■ **Goals**:
1 > In the forum post about storing data for a server application, write out again the passage that begins at the words "Alberth, what does" and ends after "a server application.". Change every "database" to "data store".
2 > In the forum post about storing data for a server application, roughly how many translated strings, in how many languages, did the writer have to load?
3 > Continue the forum post about storing data for a server application, starting right after its last sentence.

■ **Selection**:
6 hours ago, Josheir said:

>> (I used just files at the file system, so even a data base is not a hard requirement).

Alberth, what does this mean I'm not understanding...

Everybody always discusses server applications where the storage backend is a database. This makes it easy to fall in the trap of thinking a database is the only viable storage option for a server application.

However, a server application is still an application, so you can also do all the things that 'normal' applications can do (modulo things that would be trivially exploitable from a remote site, as the application reacts on unknown potentially hostile user input).

Depending on the application, using a data base for storage may not be the best choice. In my case, I had to load a bunch of translated strings in various languages (around 4000 strings in 50+ languages). Since translators (my users) work on one language rather than on one string, the typical access pattern would be to load many strings of a single language. Actually, "many strings" soon became "all strings", due to providing a list of "related string translations" as a service to the user (hopefully getting more consistent translations).

The database solution would be a 'language' table, a 'string-identifier' table (name and description of each string), and a table with the translations, for each language and string. Getting all strings of a language accesses the language table, and then iterates over the strings table, while getting the actual text from the translation table (actual database engines are probably smarter than that though).

■ **Stored data**:
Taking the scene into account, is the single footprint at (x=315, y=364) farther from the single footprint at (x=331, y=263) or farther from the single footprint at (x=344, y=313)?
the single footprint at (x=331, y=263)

■ **In response**:
1 >
Alberth, what does this mean I'm not understanding...

Everybody always discusses server applications where the storage backend is a data store. This makes it easy to fall in the trap of thinking a data store is the only viable storage option for a server application.

2 > Around 4000 strings in more than 50 languages.

3 >
Not being very happy about that solution, I continued looking for a better solution, and found the alternative to simply store all string-names, descriptions and actual text of one language into 1 file. That makes loading a language as simple as "open file, load the contents straight from the file system, close the file, done!". Given that the database is also stored in a file, My file-based solution is much quicker, since I am not looking for keys, and joining several tables. Writng is quicker too, as it's 1 file creation, and a few rename operations (with a possible remove to delete the oldest version).

Heard of a case similar to that... they cut down ram requirements by running stats to see what the top 99.99% of searches comprised of, which turned out to be <25% of the total database since there's a lot of stuff that no one's interested in. (think this involved pictures rather than words... but still. No one looks up a word like nikhedonia

On the note of file systems in particular as a DB, new-ish thing is to not open files but stream them direct to user and let their machine process the data.  Allows for a base C library function to handle the i/o at lightning speeds w/o bogging your server down in javascript & open files.